Reliability of references
Early research on the reliability of the employment reference produced pessimistic results (Muchinsky, 1979). For example, a study examining letters of recommendation in the US civil service found that different ratings from different referees correlated only at 0.40
(Mosel & Goheen, 1959). This is somewhat lower than but still comparable to that obtained in multi-source or 360-degree feedback settings, where the inter-rater reliability can approach 0.60 (Murphy & Cleveland, 1995). This is to be expected as people may show different aspects of themselves to different people. As Murphy and Cleveland (1995) argue, there would be little point in using multiple sources if we expected them to provide the same information. This is a well-known contradiction in academic grading where exams are frequently double-marked by faculty only to agree similar marks in the end (Baird, Greatorex & Bell, 2004; Dracup, 1997). However, inter-rater agreements of 0.60 are low and mean that only 36% of the variance in candidates’ attributes is accounted for, leaving a substantial percentage of variance unexplained.
This low reliability has been explained in terms of evaluative biases (Feldman, 1981) attributable to the personality characteristics of the referee. Referees’ mood states when writing the reference will influence whether the reference is more or less positive (Judge & Higgins, 1998). This is in line with Fiske’s well-known finding that emotional labels, notably extreme ones, are used to categorize factual information about others (Fiske, 1980). Thus when referees retrieve information about candidates their judgement is already clouded by emotional information (often as simple and general as ‘good’ or ‘bad’).
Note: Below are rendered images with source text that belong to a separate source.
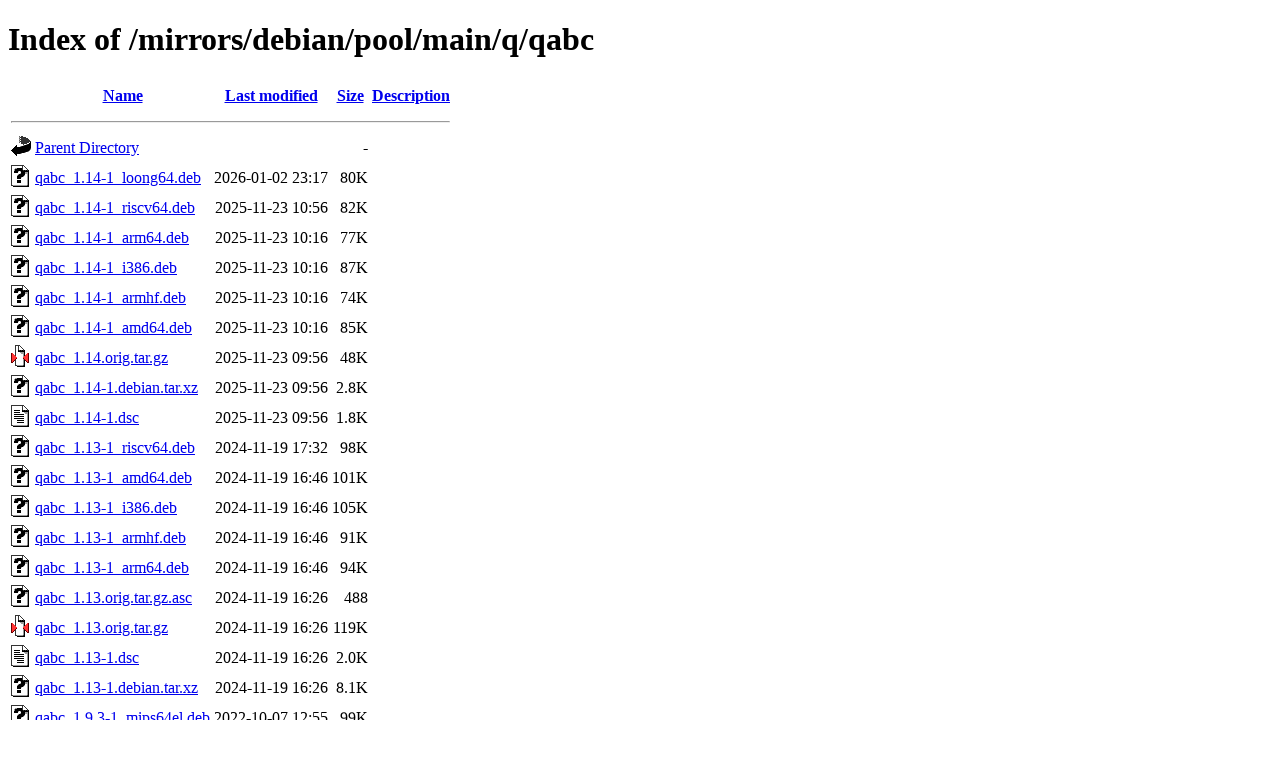

--- FILE ---
content_type: text/html;charset=UTF-8
request_url: https://ftp.zcu.cz/mirrors/debian/pool/main/q/qabc/?C=M;O=D
body_size: 681
content:
<!DOCTYPE HTML PUBLIC "-//W3C//DTD HTML 4.01//EN" "http://www.w3.org/TR/html4/strict.dtd">
<html>
 <head>
  <title>Index of /mirrors/debian/pool/main/q/qabc</title>
 </head>
 <body>
<h1>Index of /mirrors/debian/pool/main/q/qabc</h1>
  <table>
   <tr><th valign="top"><img src="/icons/blank.gif" alt="[ICO]"></th><th><a href="?C=N;O=A">Name</a></th><th><a href="?C=M;O=A">Last modified</a></th><th><a href="?C=S;O=A">Size</a></th><th><a href="?C=D;O=A">Description</a></th></tr>
   <tr><th colspan="5"><hr></th></tr>
<tr><td valign="top"><img src="/icons/back.gif" alt="[PARENTDIR]"></td><td><a href="/mirrors/debian/pool/main/q/">Parent Directory</a></td><td>&nbsp;</td><td align="right">  - </td><td>&nbsp;</td></tr>
<tr><td valign="top"><img src="/icons/unknown.gif" alt="[   ]"></td><td><a href="qabc_1.14-1_loong64.deb">qabc_1.14-1_loong64.deb</a></td><td align="right">2026-01-02 23:17  </td><td align="right"> 80K</td><td>&nbsp;</td></tr>
<tr><td valign="top"><img src="/icons/unknown.gif" alt="[   ]"></td><td><a href="qabc_1.14-1_riscv64.deb">qabc_1.14-1_riscv64.deb</a></td><td align="right">2025-11-23 10:56  </td><td align="right"> 82K</td><td>&nbsp;</td></tr>
<tr><td valign="top"><img src="/icons/unknown.gif" alt="[   ]"></td><td><a href="qabc_1.14-1_arm64.deb">qabc_1.14-1_arm64.deb</a></td><td align="right">2025-11-23 10:16  </td><td align="right"> 77K</td><td>&nbsp;</td></tr>
<tr><td valign="top"><img src="/icons/unknown.gif" alt="[   ]"></td><td><a href="qabc_1.14-1_i386.deb">qabc_1.14-1_i386.deb</a></td><td align="right">2025-11-23 10:16  </td><td align="right"> 87K</td><td>&nbsp;</td></tr>
<tr><td valign="top"><img src="/icons/unknown.gif" alt="[   ]"></td><td><a href="qabc_1.14-1_armhf.deb">qabc_1.14-1_armhf.deb</a></td><td align="right">2025-11-23 10:16  </td><td align="right"> 74K</td><td>&nbsp;</td></tr>
<tr><td valign="top"><img src="/icons/unknown.gif" alt="[   ]"></td><td><a href="qabc_1.14-1_amd64.deb">qabc_1.14-1_amd64.deb</a></td><td align="right">2025-11-23 10:16  </td><td align="right"> 85K</td><td>&nbsp;</td></tr>
<tr><td valign="top"><img src="/icons/compressed.gif" alt="[   ]"></td><td><a href="qabc_1.14.orig.tar.gz">qabc_1.14.orig.tar.gz</a></td><td align="right">2025-11-23 09:56  </td><td align="right"> 48K</td><td>&nbsp;</td></tr>
<tr><td valign="top"><img src="/icons/unknown.gif" alt="[   ]"></td><td><a href="qabc_1.14-1.debian.tar.xz">qabc_1.14-1.debian.tar.xz</a></td><td align="right">2025-11-23 09:56  </td><td align="right">2.8K</td><td>&nbsp;</td></tr>
<tr><td valign="top"><img src="/icons/text.gif" alt="[TXT]"></td><td><a href="qabc_1.14-1.dsc">qabc_1.14-1.dsc</a></td><td align="right">2025-11-23 09:56  </td><td align="right">1.8K</td><td>&nbsp;</td></tr>
<tr><td valign="top"><img src="/icons/unknown.gif" alt="[   ]"></td><td><a href="qabc_1.13-1_riscv64.deb">qabc_1.13-1_riscv64.deb</a></td><td align="right">2024-11-19 17:32  </td><td align="right"> 98K</td><td>&nbsp;</td></tr>
<tr><td valign="top"><img src="/icons/unknown.gif" alt="[   ]"></td><td><a href="qabc_1.13-1_amd64.deb">qabc_1.13-1_amd64.deb</a></td><td align="right">2024-11-19 16:46  </td><td align="right">101K</td><td>&nbsp;</td></tr>
<tr><td valign="top"><img src="/icons/unknown.gif" alt="[   ]"></td><td><a href="qabc_1.13-1_i386.deb">qabc_1.13-1_i386.deb</a></td><td align="right">2024-11-19 16:46  </td><td align="right">105K</td><td>&nbsp;</td></tr>
<tr><td valign="top"><img src="/icons/unknown.gif" alt="[   ]"></td><td><a href="qabc_1.13-1_armhf.deb">qabc_1.13-1_armhf.deb</a></td><td align="right">2024-11-19 16:46  </td><td align="right"> 91K</td><td>&nbsp;</td></tr>
<tr><td valign="top"><img src="/icons/unknown.gif" alt="[   ]"></td><td><a href="qabc_1.13-1_arm64.deb">qabc_1.13-1_arm64.deb</a></td><td align="right">2024-11-19 16:46  </td><td align="right"> 94K</td><td>&nbsp;</td></tr>
<tr><td valign="top"><img src="/icons/unknown.gif" alt="[   ]"></td><td><a href="qabc_1.13.orig.tar.gz.asc">qabc_1.13.orig.tar.gz.asc</a></td><td align="right">2024-11-19 16:26  </td><td align="right">488 </td><td>&nbsp;</td></tr>
<tr><td valign="top"><img src="/icons/compressed.gif" alt="[   ]"></td><td><a href="qabc_1.13.orig.tar.gz">qabc_1.13.orig.tar.gz</a></td><td align="right">2024-11-19 16:26  </td><td align="right">119K</td><td>&nbsp;</td></tr>
<tr><td valign="top"><img src="/icons/text.gif" alt="[TXT]"></td><td><a href="qabc_1.13-1.dsc">qabc_1.13-1.dsc</a></td><td align="right">2024-11-19 16:26  </td><td align="right">2.0K</td><td>&nbsp;</td></tr>
<tr><td valign="top"><img src="/icons/unknown.gif" alt="[   ]"></td><td><a href="qabc_1.13-1.debian.tar.xz">qabc_1.13-1.debian.tar.xz</a></td><td align="right">2024-11-19 16:26  </td><td align="right">8.1K</td><td>&nbsp;</td></tr>
<tr><td valign="top"><img src="/icons/unknown.gif" alt="[   ]"></td><td><a href="qabc_1.9.3-1_mips64el.deb">qabc_1.9.3-1_mips64el.deb</a></td><td align="right">2022-10-07 12:55  </td><td align="right"> 99K</td><td>&nbsp;</td></tr>
<tr><td valign="top"><img src="/icons/unknown.gif" alt="[   ]"></td><td><a href="qabc_1.9.3-1_armhf.deb">qabc_1.9.3-1_armhf.deb</a></td><td align="right">2022-10-07 12:40  </td><td align="right"> 89K</td><td>&nbsp;</td></tr>
<tr><td valign="top"><img src="/icons/unknown.gif" alt="[   ]"></td><td><a href="qabc_1.9.3-1_arm64.deb">qabc_1.9.3-1_arm64.deb</a></td><td align="right">2022-10-07 12:40  </td><td align="right"> 94K</td><td>&nbsp;</td></tr>
<tr><td valign="top"><img src="/icons/unknown.gif" alt="[   ]"></td><td><a href="qabc_1.9.3-1_amd64.deb">qabc_1.9.3-1_amd64.deb</a></td><td align="right">2022-10-07 12:40  </td><td align="right"> 98K</td><td>&nbsp;</td></tr>
<tr><td valign="top"><img src="/icons/unknown.gif" alt="[   ]"></td><td><a href="qabc_1.9.3-1_i386.deb">qabc_1.9.3-1_i386.deb</a></td><td align="right">2022-10-07 12:35  </td><td align="right">103K</td><td>&nbsp;</td></tr>
<tr><td valign="top"><img src="/icons/unknown.gif" alt="[   ]"></td><td><a href="qabc_1.9.3.orig.tar.gz.asc">qabc_1.9.3.orig.tar.gz.asc</a></td><td align="right">2022-10-07 12:09  </td><td align="right">488 </td><td>&nbsp;</td></tr>
<tr><td valign="top"><img src="/icons/compressed.gif" alt="[   ]"></td><td><a href="qabc_1.9.3.orig.tar.gz">qabc_1.9.3.orig.tar.gz</a></td><td align="right">2022-10-07 12:09  </td><td align="right">119K</td><td>&nbsp;</td></tr>
<tr><td valign="top"><img src="/icons/text.gif" alt="[TXT]"></td><td><a href="qabc_1.9.3-1.dsc">qabc_1.9.3-1.dsc</a></td><td align="right">2022-10-07 12:09  </td><td align="right">2.0K</td><td>&nbsp;</td></tr>
<tr><td valign="top"><img src="/icons/unknown.gif" alt="[   ]"></td><td><a href="qabc_1.9.3-1.debian.tar.xz">qabc_1.9.3-1.debian.tar.xz</a></td><td align="right">2022-10-07 12:09  </td><td align="right">7.5K</td><td>&nbsp;</td></tr>
   <tr><th colspan="5"><hr></th></tr>
</table>
<address>Apache/2.4.66 (Debian) Server at ftp.zcu.cz Port 443</address>
</body></html>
Some of the sources of such mood states are dispositional (e.g., emotionally stable and extraverted individuals more frequently experience positive affect states, whereas the opposite applies to neurotic, introverted people), and personality characteristics can have other (non-affective) effects on evaluations, too. Thus the ability, personality and values of the referee shape the unstructured reference so much that they have more to do with compatibility between the referee and candidate than the candidate’s suitability for the job. It is, however, noteworthy that little research has been conducted in this area, so these hypotheses are speculative.
More reliable information from reference letters can be obtained if different raters base their ratings and conclusions on the same information. For instance, as early as the 1940s the UK Civil Service Selection Board (CSSB) examined multiple references for the same candidates (e.g., from school, university, the armed forces and previous employment), written by different referees. Results showed that inter-reliabilities for a panel of five or six people can be as high as 0.73 (Wilson, 1948). However, few employers can afford to examine such detailed information. Furthermore, even if internal consistencies such as interrater reliabilities are adequate, that does not mean that employment references will be valid predictors of job-related outcomes. Indeed, the validity of references has been an equally important topic of concern when assessing the utility of this method in personnel selection.